Effectiveness and health benefits in the treatment of musculoskeletal disorders

Published January 12, 2024

Musculoskeletal disorders are the most common reason for visiting a doctor in Finland. Although these conditions rarely pose a direct threat to life, they have a significant impact on people’s quality of life and functional ability. Our population is aging, and the prevalence of age-related tissue degeneration problems, such as osteoarthritis, is increasing. The challenge for our healthcare system is to allocate treatment and the tax resources used for it in such a way that our shared, limited resources are sufficient to cover the necessary services. Measuring treatment effectiveness and the resulting health benefit is therefore an important tool for finding optimal solutions for funders, organizers, and patients alike.

Treatment effectiveness

Historically, the effects of treatment in medicine have been described from a professional perspective – for example, surgeons reporting how patients appeared to have recovered after surgery. However, only the individual can reliably report on their own health and recovery and is therefore the best expert on the benefit they have received from treatment. The World Health Organization (WHO) defines health as a state of complete physical, mental, and social well-being. Measuring quality of life and functional ability is therefore a good way to assess health status, as it provides information on the real impact of a disease or symptom on everyday life.

To systematically measure treatment impact, general and disease-specific quality-of-life instruments based on the patient’s own assessment have been developed at an accelerating pace in recent years. These precise questionnaires map the symptoms, limitations, and inconveniences experienced by the patient in relation to a specific condition, and from these responses, relative scores are calculated. This is essentially like a self-assigned “school grade” for one’s current health status. By comparing the grade before and after treatment, a simple subtraction can estimate the change in health status achieved through treatment – i.e., treatment effectiveness.

What are the benefits of measuring effectiveness?

Effectiveness measurement is an important part of shared decision-making in care and involves the most important participant – the person responsible for their own health.

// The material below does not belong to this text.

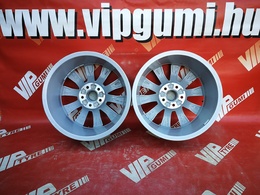 Audi Q5 S-Line alufelni R17X7J,5X112X66.5, ET34  80A601025J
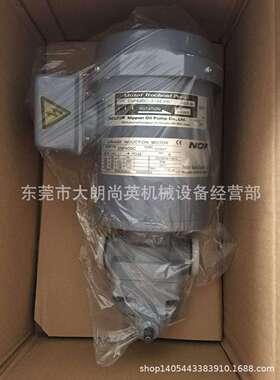 油泵2P400-208EVS-053 FELQ-8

The patient’s assessment of their health status can be used as feedback for the treatment funder, organizer, and the patient themselves, as well as for developing and comparing different treatment methods. When the calculation includes the costs incurred from treatment as a divisor, we can speak of the health benefit achieved through treatment. Assessing health benefit helps decision-making when allocating shared resources within a wellbeing services county. Treatment development is a continuous process, where it is important to identify factors related to both care and the patient that influence outcomes, in order to achieve the best possible results and avoid risks. Such ongoing “real-world effectiveness research” can also raise new research questions that can be tested further in more detailed studies and experimental settings.

Challenges in Measuring Effectiveness

We are all increasingly receiving various surveys and email inquiries about our experiences – for example, after a car service or a shopping trip. Many of these surveys probably end up in the trash or are answered very superficially. However, reporting disease-specific quality of life often concerns a unique condition and its treatment, which may affect the rest of a person’s life. Careful responses to these questionnaires help in shared decision-making, monitoring recovery, and continuously improving care. Research and development are still needed to make questionnaires more concise and multilingual, without losing essential content.